Questions about scene geometry:
++++++++++++++++++++

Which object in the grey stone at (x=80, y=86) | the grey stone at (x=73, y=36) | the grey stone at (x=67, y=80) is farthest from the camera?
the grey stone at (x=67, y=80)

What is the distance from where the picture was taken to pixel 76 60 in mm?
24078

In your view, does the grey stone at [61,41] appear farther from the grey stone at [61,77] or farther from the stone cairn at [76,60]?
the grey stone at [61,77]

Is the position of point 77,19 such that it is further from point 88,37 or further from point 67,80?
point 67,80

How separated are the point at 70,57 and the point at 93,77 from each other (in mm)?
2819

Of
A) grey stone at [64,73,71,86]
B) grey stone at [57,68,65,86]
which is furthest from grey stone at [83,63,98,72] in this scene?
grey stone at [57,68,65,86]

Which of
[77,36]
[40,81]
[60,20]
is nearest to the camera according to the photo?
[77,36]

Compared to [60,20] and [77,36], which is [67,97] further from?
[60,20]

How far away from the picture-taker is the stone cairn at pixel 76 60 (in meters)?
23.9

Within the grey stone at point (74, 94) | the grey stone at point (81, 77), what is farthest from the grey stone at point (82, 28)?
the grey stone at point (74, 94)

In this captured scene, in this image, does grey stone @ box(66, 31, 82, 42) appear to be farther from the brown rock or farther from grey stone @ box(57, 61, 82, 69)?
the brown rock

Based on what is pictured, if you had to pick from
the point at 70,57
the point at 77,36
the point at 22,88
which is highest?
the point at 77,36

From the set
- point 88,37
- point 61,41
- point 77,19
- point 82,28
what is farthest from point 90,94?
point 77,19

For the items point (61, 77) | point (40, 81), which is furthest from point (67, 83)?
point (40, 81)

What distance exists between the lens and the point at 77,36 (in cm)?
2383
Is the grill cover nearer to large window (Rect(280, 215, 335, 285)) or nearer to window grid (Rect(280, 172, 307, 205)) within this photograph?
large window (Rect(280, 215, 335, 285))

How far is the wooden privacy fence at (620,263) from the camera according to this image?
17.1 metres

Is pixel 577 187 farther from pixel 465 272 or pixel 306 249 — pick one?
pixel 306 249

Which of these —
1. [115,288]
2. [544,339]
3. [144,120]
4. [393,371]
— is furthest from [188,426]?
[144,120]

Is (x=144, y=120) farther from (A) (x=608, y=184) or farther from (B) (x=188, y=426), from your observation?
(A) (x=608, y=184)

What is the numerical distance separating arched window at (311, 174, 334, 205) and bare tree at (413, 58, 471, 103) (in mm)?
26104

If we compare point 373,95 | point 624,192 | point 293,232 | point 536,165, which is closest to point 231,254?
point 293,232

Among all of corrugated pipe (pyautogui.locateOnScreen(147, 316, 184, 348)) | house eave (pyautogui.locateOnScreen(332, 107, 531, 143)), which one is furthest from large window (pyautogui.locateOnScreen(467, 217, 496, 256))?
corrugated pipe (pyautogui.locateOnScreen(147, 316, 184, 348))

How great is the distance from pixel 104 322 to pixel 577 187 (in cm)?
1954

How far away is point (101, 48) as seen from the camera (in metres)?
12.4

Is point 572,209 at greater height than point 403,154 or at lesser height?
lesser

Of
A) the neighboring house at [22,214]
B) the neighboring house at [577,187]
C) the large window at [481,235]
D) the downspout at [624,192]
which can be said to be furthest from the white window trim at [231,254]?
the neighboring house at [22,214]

++++++++++++++++++++

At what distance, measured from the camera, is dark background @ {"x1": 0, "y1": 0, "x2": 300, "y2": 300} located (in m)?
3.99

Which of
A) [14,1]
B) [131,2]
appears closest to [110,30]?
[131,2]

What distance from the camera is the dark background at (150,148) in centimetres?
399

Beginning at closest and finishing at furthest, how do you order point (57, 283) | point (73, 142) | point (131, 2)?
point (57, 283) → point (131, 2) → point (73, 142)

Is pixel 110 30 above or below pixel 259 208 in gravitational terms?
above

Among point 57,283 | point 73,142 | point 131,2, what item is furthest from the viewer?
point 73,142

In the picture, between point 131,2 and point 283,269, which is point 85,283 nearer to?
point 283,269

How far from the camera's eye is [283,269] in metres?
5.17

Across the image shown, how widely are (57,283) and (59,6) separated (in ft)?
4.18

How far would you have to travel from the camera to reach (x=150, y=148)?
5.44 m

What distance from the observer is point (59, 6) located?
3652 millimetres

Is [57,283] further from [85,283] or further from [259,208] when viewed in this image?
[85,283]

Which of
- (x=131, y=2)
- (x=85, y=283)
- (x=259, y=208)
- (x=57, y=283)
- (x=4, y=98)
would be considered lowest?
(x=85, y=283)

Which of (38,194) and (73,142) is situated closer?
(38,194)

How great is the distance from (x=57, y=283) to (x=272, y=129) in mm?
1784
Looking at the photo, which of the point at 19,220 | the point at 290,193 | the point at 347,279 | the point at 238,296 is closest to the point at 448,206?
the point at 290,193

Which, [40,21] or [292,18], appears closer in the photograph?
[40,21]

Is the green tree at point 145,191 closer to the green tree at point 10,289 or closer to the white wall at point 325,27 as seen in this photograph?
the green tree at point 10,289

++++++++++++++++++++

_OBJECTIVE_
Extract every line above that contains the word "located", copying each one in full. Case counts.

_WRITTEN ANSWER_
At what distance, measured from the camera, is dark background @ {"x1": 0, "y1": 0, "x2": 300, "y2": 300} located (in m)?
What distance from the observer is point (59, 6) located?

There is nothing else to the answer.